▸ **RAW DATA**:

******

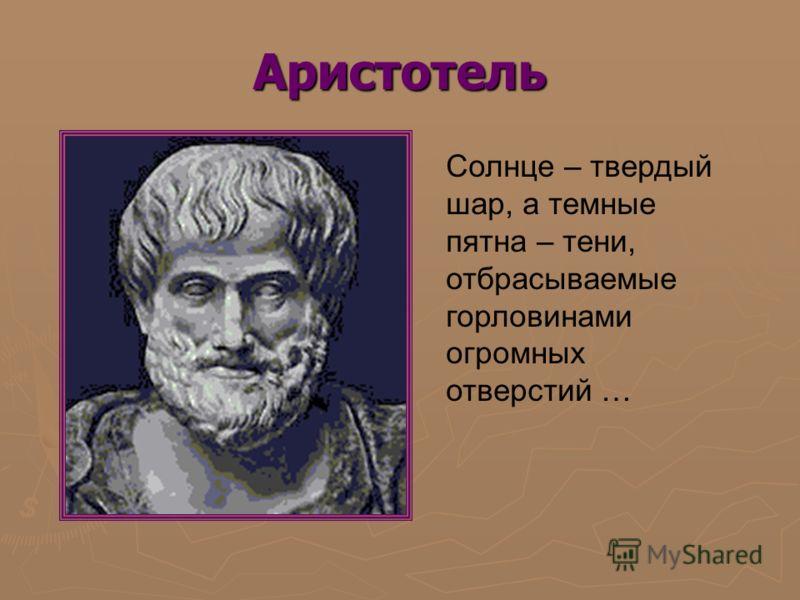 Аристотель Солнце – твердый шар, а темные пятна – тени, отбрасываемые горловинами огромных отверстий …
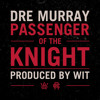 Passenger of the Knight (Produced by Wit)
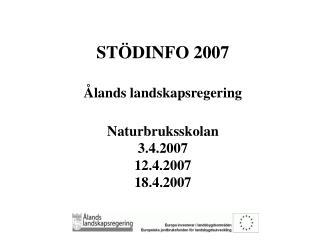 STÖDINFO 2007 Ålands landskapsregering Naturbruksskolan 3.4.2007 12.4.2007 18.4.2007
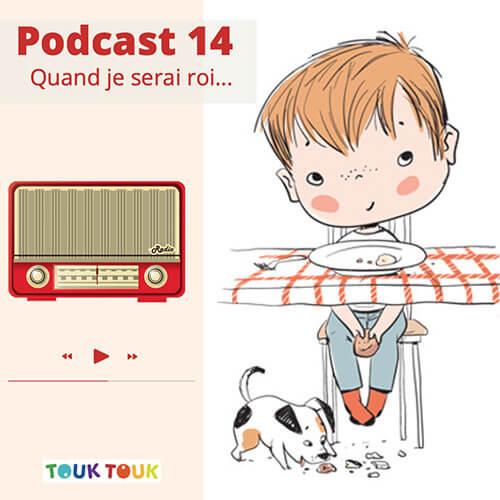 Podcast 14 : Quand je serai Roi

******

▸ **EXERCISE DESCRIPTION**: Repeat all the data as it stands, dropping any images it holds.

▸ **WRITTEN RESPONSE**:
 Аристотель Солнце – твердый шар, а темные пятна – тени, отбрасываемые горловинами огромных отверстий …
 Passenger of the Knight (Produced by Wit)
 STÖDINFO 2007 Ålands landskapsregering Naturbruksskolan 3.4.2007 12.4.2007 18.4.2007
 Podcast 14 : Quand je serai Roi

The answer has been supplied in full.